Mark Sanders, fixed interest fund manager at Aberdeen, says he has avoided the high yield end of the US bond market for some time. He says: "We've been wary for the past few months simply because there are a lot of pricing pressures and over 3,000 companies in the US high yield sector. It has not been a great performer over the past two to three years relative to equities."
Sanders says default rate projections for the US high yield bond market are one reason for reticence. He says: "Moody's has a forward-looking projection of 8.3% by October 2001, and the current default rate is 4.91%."
Sanders adds this is the highest default rate in recent years, although one must treat these figures with caution.
He says: "DLJ say it's closer to a 4% default rate, but you can get into semantics over rates. In theory they are over a year, but it is a rolling 12 month rate, so it can jump up."
The underlying state of the US economy is obviously impacting negatively upon the high yield bond market, observes Roger Webb, fixed income fund manager at Morley Fund Management.
He says: "There is an indication that the economy is slowing, and higher interest rates mean a company's ability to raise funds is probably less than in recent years. There is less liquidity in the market now. The proportion of distressed high yield bonds is increasing and the number of profits downgrades versus upgrades is also on the way up."
The telecom sector has struggled year to date, and Dixon attributes a lot of the high yield bond market malaise to that.
He says: "The default rate has been pushed higher by the bottoming of telecoms. Investors feel they are being asked to provide cash for a wide range of different areas and there is a scarcity of capital."
Dixon believes the woes of the telecom sector are spreading throughout the market. He adds: "It's an industry gone or going through transition and it has followed the Nasdaq. The Nasdaq is struggling to find who will be the winners and losers and it is the same with the bond market."

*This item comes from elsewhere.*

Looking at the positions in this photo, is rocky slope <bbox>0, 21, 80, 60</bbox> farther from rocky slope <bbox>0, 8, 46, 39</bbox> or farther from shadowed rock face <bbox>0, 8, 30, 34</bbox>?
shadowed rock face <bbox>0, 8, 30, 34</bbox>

Webb agrees the telecom sector will feature quite strongly in defaults year to date, but believes no one sector is really dominating defaults. Last year, he adds, one could pick out energy as a sector likely to default but this year the market is more fragmented.
Sanders agrees, saying retail has had one of the worst default rates over the past few years. Pricing pressures and deflationary concerns are hitting old economy stocks harder as they look to increase volumes rather than prices in a bid to stave off decreasing profit margins.
He points to Sunbeam as an example, with investors concerned the consumer goods manufacturer could default soon.